The Cowlitz Tribe can act as a magnet to bring members of many tribes together, but it’s a double-edged sword; Driver said smaller tribes lose their nuanced tribal traditions when they seek opportunities and community through a larger tribe.

“On a personal level, I really get concerned with people losing their tribal connections. It’s so easy to get absorbed,” she said. “Their traditions kind of get watered down or assimilated with other tribes.”

Growing reservation

A 2002 study by the National Bureau of Economic Research found that, in general, surrounding counties experience job growth and lower mortality rates within four years of the opening of tribal casinos.

Twenty years after the Spirit Mountain Casino opened in Grand Ronde, Ore., Polk County Commissioner Craig Pope said he has seen the economic growth not only in his community, but in the tribe. Grand Ronde is a rural area near Salem, Ore., and the surrounding Portland area, similar to La Center.

“If it weren’t for the casino operations, the tribal community would not be what it is today,” Pope said. “That has made a monster impact on their quality of life as a community.”
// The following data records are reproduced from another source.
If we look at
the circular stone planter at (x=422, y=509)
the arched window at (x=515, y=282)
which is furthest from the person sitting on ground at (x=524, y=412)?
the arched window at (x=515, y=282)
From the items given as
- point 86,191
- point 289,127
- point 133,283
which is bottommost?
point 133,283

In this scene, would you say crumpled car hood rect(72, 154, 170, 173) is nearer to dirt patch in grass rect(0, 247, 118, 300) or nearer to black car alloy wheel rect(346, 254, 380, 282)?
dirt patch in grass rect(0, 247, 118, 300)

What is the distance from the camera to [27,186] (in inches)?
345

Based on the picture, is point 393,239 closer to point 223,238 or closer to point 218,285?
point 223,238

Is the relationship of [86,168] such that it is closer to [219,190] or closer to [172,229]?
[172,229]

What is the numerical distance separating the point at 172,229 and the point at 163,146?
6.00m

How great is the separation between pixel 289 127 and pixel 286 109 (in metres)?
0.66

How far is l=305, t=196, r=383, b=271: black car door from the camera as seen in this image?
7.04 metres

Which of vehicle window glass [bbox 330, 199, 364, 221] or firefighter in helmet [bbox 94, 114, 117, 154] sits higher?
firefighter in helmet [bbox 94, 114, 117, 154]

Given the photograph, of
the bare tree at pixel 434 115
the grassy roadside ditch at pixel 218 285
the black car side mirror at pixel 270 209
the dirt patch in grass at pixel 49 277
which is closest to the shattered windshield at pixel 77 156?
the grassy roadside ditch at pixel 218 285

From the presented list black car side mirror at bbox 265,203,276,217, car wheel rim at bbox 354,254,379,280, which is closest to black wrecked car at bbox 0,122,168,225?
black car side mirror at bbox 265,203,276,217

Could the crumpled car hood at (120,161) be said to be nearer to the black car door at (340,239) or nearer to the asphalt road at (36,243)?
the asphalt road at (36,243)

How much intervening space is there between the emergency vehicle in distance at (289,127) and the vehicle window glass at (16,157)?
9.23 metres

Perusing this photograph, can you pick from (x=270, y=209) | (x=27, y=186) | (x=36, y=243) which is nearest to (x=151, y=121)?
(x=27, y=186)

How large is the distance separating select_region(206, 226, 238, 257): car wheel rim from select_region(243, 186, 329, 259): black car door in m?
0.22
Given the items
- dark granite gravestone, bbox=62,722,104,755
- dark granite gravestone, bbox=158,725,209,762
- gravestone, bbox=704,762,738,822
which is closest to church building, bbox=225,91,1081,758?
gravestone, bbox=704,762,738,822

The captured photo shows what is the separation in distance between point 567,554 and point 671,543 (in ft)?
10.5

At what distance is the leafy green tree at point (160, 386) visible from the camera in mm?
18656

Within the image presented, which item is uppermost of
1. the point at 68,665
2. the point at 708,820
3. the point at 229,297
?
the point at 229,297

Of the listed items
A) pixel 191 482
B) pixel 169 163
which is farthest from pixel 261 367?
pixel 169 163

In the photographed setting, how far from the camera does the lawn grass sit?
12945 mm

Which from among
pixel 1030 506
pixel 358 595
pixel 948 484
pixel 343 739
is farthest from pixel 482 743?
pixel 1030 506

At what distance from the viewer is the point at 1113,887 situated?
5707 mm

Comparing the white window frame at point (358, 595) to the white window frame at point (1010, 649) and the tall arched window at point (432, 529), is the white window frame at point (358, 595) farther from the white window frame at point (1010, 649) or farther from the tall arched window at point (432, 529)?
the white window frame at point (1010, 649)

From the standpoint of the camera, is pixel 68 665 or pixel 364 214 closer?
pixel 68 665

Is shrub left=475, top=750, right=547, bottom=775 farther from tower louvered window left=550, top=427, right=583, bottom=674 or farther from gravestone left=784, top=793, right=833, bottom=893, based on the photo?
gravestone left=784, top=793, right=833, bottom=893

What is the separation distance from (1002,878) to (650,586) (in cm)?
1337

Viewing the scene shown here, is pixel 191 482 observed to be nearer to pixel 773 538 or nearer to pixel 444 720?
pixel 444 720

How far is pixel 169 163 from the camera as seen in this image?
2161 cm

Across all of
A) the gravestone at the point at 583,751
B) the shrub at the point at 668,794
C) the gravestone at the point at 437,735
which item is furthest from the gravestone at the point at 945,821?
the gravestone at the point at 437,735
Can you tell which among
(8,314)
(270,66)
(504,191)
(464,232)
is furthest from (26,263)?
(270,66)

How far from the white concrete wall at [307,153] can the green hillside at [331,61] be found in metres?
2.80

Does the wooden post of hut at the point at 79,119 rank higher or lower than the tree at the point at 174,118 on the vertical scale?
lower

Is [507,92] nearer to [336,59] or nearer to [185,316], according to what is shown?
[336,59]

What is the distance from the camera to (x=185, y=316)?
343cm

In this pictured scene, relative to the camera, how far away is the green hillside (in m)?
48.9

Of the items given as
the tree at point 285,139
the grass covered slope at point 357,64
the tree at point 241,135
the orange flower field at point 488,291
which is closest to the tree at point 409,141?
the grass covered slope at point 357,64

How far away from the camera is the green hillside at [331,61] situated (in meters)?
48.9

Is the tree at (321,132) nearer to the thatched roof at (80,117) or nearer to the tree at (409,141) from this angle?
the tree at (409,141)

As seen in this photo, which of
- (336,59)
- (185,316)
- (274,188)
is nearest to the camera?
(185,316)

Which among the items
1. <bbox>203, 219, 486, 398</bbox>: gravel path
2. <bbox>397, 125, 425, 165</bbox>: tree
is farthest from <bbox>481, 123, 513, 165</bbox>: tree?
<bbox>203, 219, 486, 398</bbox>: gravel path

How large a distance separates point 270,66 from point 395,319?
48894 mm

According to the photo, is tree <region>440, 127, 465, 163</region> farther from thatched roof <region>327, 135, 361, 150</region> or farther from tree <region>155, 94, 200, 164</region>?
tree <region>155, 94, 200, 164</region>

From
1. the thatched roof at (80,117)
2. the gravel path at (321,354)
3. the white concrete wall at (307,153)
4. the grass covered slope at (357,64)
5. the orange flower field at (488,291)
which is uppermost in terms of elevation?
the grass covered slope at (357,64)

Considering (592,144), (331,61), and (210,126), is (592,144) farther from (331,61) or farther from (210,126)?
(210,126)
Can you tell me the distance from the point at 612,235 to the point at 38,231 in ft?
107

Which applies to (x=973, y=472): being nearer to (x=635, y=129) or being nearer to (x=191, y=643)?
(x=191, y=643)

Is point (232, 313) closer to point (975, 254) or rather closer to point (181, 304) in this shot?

According to the U.S. Census, the Native American population in Polk County grew by more than 400 — or 63 percent — between 1990 and 2000, though Indians were still only 1.9 percent of the total population then. Census data from 2014 show that 2.5 percent of Polk County residents identify as Native American alone, more than double the national average.

Spirit Mountain Casino has much more space to provide a hub for population growth. The Confederated Tribes of Grand Ronde have more than 11,000 acres to provide housing.

The Cowlitz Tribe’s 152 acres is minuscule by comparison. The Cowlitz casino alone, including 100,000 square feet of gaming space, will cover 368,000 square feet — roughly 8.45 acres.

Iyall said he hopes the reservation buys more land when the tribe can afford it. Three years from now, the tribe’s next step is to open a 250-room hotel on the reservation.

“It is a very bright future for the tribe that was landless,” Iyall said.